**ASSIGNED TASK:**
Copy each record exactly and skip its pictures.

**PROVIDED ENTRIES:**
****

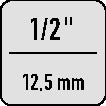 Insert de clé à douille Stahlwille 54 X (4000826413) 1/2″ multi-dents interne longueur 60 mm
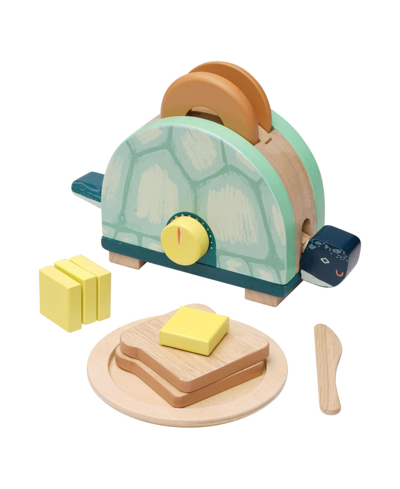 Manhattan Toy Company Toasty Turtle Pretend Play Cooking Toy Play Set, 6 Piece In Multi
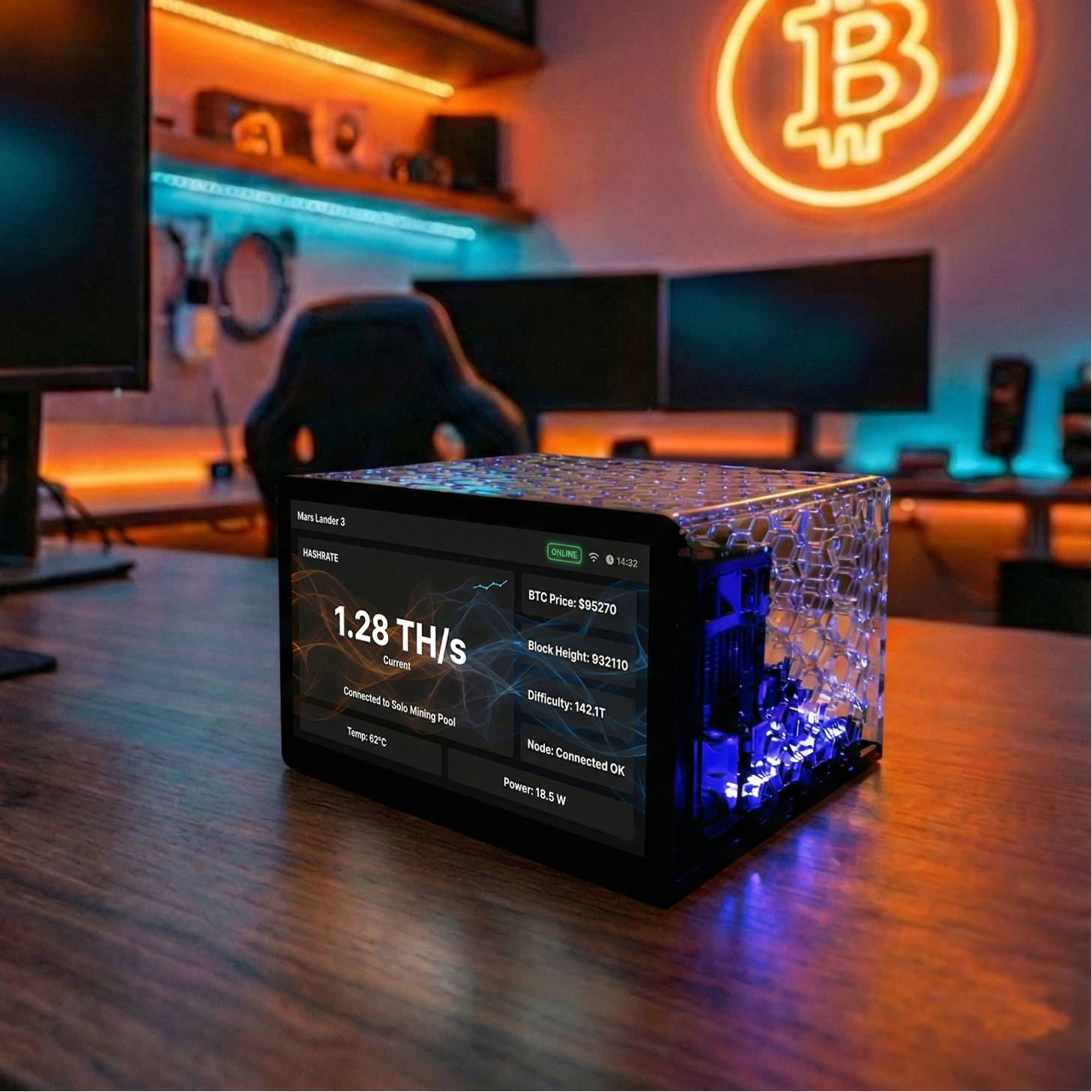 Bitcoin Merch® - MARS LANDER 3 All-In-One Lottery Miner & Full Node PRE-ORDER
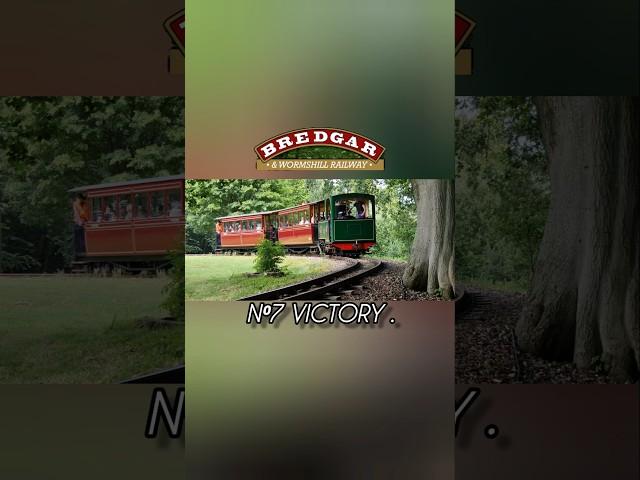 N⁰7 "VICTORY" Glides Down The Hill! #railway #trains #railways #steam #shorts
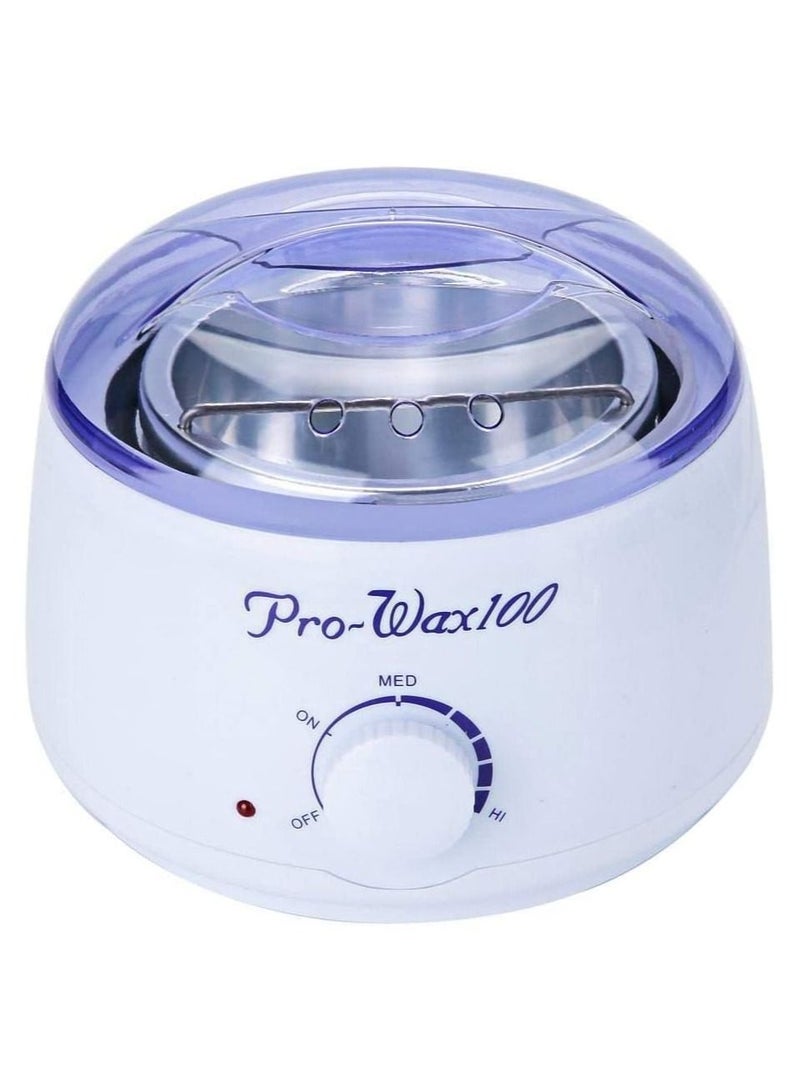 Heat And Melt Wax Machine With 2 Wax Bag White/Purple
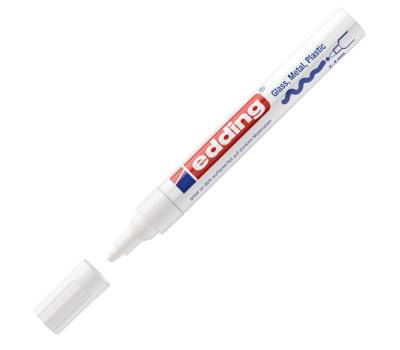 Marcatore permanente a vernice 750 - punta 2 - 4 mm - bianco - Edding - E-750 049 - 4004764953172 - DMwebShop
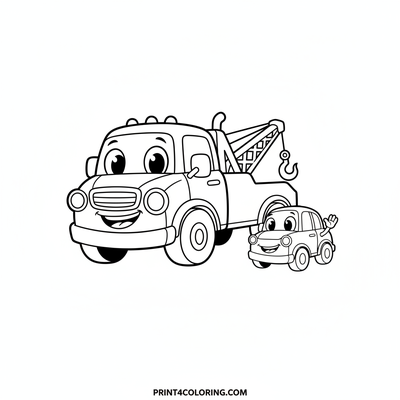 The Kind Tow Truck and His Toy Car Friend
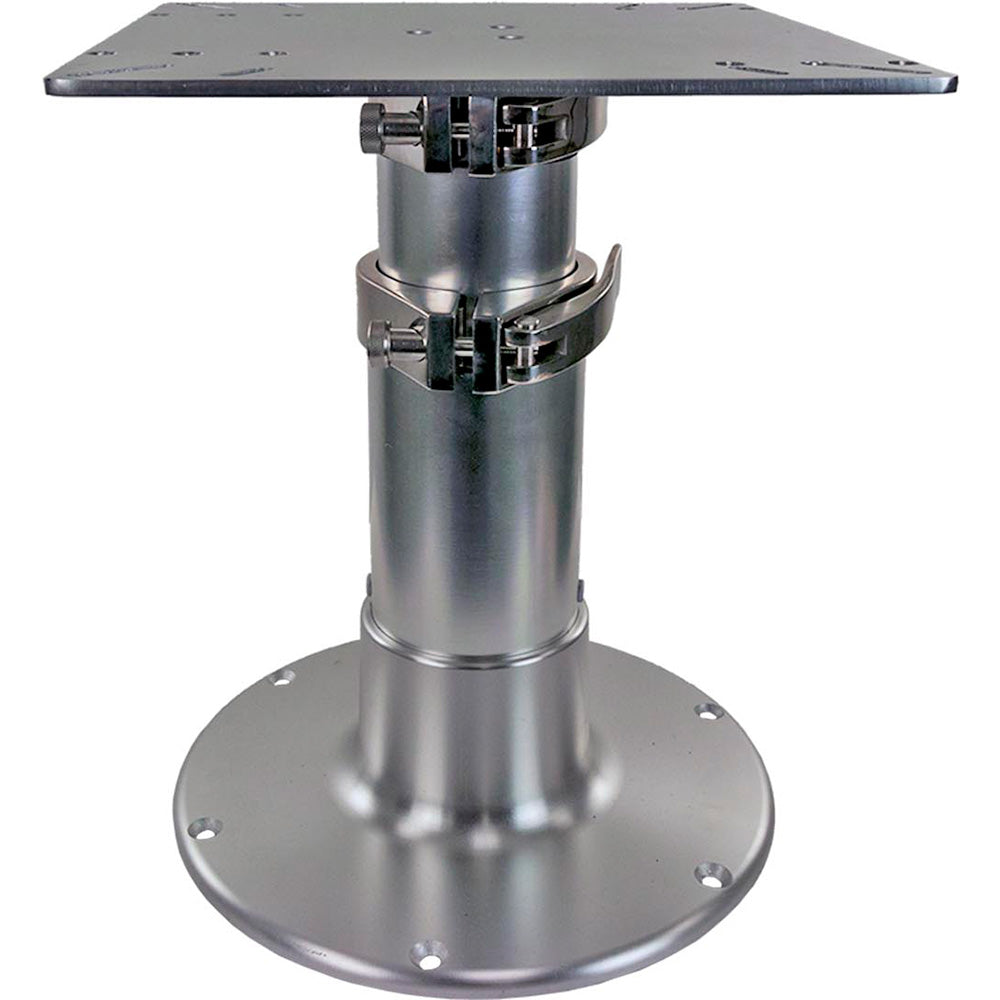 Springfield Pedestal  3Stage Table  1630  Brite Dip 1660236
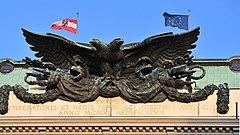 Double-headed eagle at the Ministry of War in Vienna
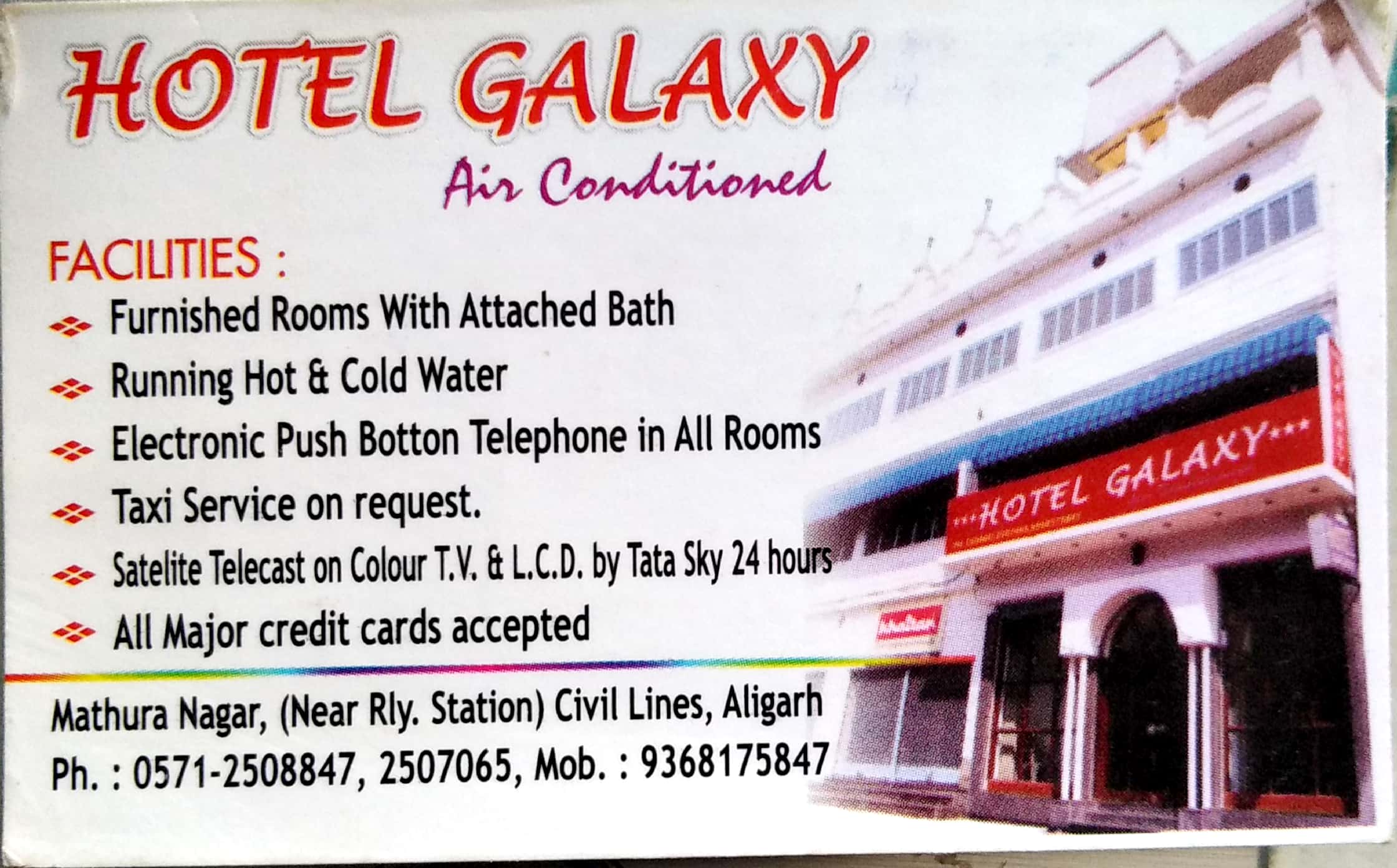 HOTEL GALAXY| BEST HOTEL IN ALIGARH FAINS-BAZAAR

****

**EXERCISE RESULT:**
 Insert de clé à douille Stahlwille 54 X (4000826413) 1/2″ multi-dents interne longueur 60 mm
 Manhattan Toy Company Toasty Turtle Pretend Play Cooking Toy Play Set, 6 Piece In Multi
 Bitcoin Merch® - MARS LANDER 3 All-In-One Lottery Miner & Full Node PRE-ORDER
 N⁰7 "VICTORY" Glides Down The Hill! #railway #trains #railways #steam #shorts
 Heat And Melt Wax Machine With 2 Wax Bag White/Purple
 Marcatore permanente a vernice 750 - punta 2 - 4 mm - bianco - Edding - E-750 049 - 4004764953172 - DMwebShop
 The Kind Tow Truck and His Toy Car Friend
 Springfield Pedestal  3Stage Table  1630  Brite Dip 1660236
 Double-headed eagle at the Ministry of War in Vienna
 HOTEL GALAXY| BEST HOTEL IN ALIGARH FAINS-BAZAAR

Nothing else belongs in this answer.